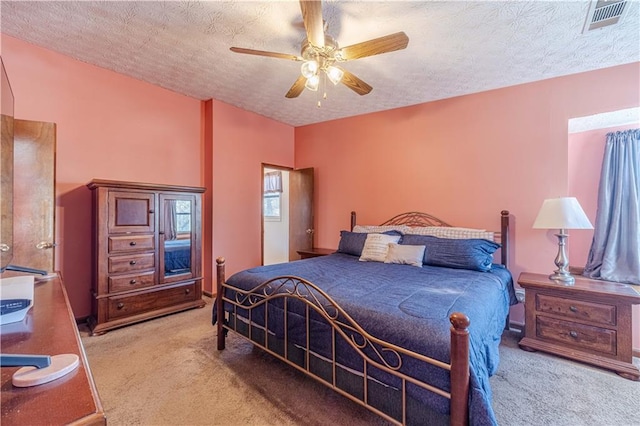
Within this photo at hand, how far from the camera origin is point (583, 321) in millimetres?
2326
■ ■ ■ ■
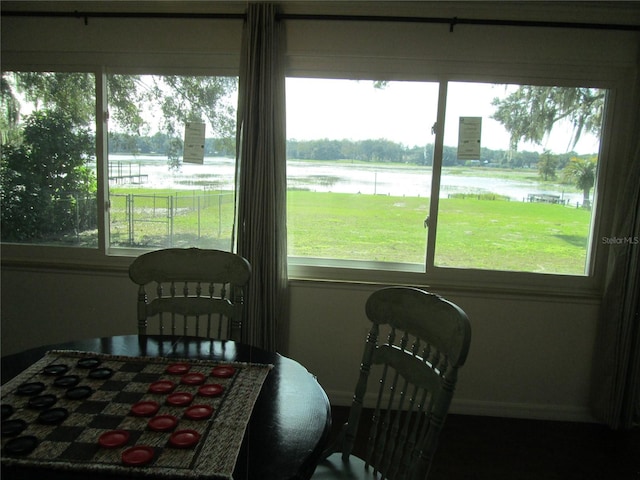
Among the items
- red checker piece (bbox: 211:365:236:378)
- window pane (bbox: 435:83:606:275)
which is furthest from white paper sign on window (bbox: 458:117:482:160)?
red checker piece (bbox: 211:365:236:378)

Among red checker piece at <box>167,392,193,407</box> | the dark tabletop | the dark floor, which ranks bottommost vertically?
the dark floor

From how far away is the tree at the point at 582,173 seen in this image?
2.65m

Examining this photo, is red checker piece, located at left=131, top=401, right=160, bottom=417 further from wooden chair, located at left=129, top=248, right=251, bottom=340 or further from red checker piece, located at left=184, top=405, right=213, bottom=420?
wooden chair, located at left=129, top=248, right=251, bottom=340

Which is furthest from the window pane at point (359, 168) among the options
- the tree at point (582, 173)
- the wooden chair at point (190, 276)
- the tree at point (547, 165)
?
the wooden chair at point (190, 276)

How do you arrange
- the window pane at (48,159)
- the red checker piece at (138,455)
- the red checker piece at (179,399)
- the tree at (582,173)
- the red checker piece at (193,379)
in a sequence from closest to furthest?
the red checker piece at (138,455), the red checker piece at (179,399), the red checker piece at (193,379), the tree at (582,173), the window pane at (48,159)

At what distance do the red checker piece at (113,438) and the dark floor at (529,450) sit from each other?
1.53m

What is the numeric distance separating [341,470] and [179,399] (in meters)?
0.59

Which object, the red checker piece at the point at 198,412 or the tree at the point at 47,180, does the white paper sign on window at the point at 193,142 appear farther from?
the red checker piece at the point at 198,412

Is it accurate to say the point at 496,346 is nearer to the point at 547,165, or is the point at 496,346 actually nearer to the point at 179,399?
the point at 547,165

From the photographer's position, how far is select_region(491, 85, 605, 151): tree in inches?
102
■ ■ ■ ■
• Stated task: Count the lines in the records above that contain the word "tree". Reply with the number alone.

• Answer below: 7